Text excerpt:
Saturday, February 28, 2009

Rarely used words in the Psalter - 19 (Usury)

This is hilarious - to conjoin this psalm's (15) rare word with a time like this where everyone wants leverage and the sub-prime mortgages (defined as bait - with initial interest below prime, then subsequent interest usurious) are in their full extent causing the whole human-enterprise-trust relationship to crash into a wall. Talk about a self-inflicted curse!

Psalm 15:5 (-->) uses נשך (neshek interest) just the once. It is not mentioned again in the psalter; and its parallel שחד (shachad bribe) is used just twice, here and in Psalm 26:10. (-->)

In spite of this linkage, I did not classify these psalms together. Psalms 15 and 24 are clearly a pair. Psalm 26 could be seen as a personal answer to Psalm 1 (and 15 and 24).

How do we do with respect to usury and bribery? When I read the financial pages of the Globe and Mail and consider my own investments, paltry as they are, I wonder who is not implicated in the general problem space. Where is the real solution? And who gets it?

Do I have to, in responsibility for keeping my family, consider how we will survive if I ever retire? Maybe I will never retire!

From Neale in his 4 volume collection of the history of comments on the Psalms (A commentary on the psalms from Primitive and Medieval Writers...) he cites Innocent III:
Only this must be remembered: that there has been great error on the one side or on the other; either in the present practice of allowing, without a scruple, funds, debentures, and the like ; or in the early prohibition to a priest to buy a field in which the seed has just been sown, with the intention of selling the crop, because in so doing he sold time, God's free gift to every one.
Well, we sure are invested in the buying and selling of time. I searched for this quote and found a bunch more, not all of which medieval or romantic age thoughts I would suffer today! From the Rev. Jeremiah O'Callaghan - 1835 here.

Questions on the material:
1 > In the usury post, rewrite the stretch from "This is hilarious" through "Psalm 26:10. (-->)", putting "payoff" in place of "bribe".
2 > Carry the usury post forward with a few more sentences, starting after its last line.

Source data:
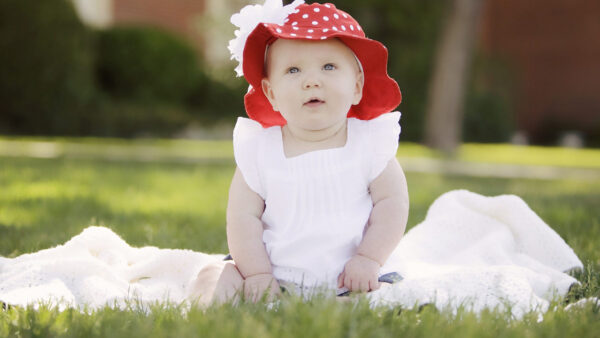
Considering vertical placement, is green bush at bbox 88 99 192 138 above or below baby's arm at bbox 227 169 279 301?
below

Results:
1 >
This is hilarious - to conjoin this psalm's (15) rare word with a time like this where everyone wants leverage and the sub-prime mortgages (defined as bait - with initial interest below prime, then subsequent interest usurious) are in their full extent causing the whole human-enterprise-trust relationship to crash into a wall. Talk about a self-inflicted curse!

Psalm 15:5 (-->) uses נשך (neshek interest) just the once. It is not mentioned again in the psalter; and its parallel שחד (shachad payoff) is used just twice, here and in Psalm 26:10. (-->)

2 >
Of all the vices that defile and deprave the human heart, avarice, the root of all evils, is the most abhorrent and difficult of cure ; whilst all others wither and cool in his declining years, this gains more strength and fury ; and what renders the prospect of amendment still more remote and arduous, almost all ranks and stations, the young and the old, the male and the female, the bond and the freeman, are more or less infected ; all aiming, though by different rentes, at the temple of Mammon. When vice thus spreads through the community, assuming the garb of virtue, who could think of resisting it ? That usury would ever be adopted, in any Christian country, as the means of making riches, puzzles all people that have not lost, or never received the light of faith : they are for "ever discussing the question in public and in private ; in the school and at table ; never finding any balm or palliative for it in the Sacred Rules Scripture and Tradition."
Ah - the origin of many of the left-winged middle class of today I see here. Here is a bit from the same book quoting Innocent III.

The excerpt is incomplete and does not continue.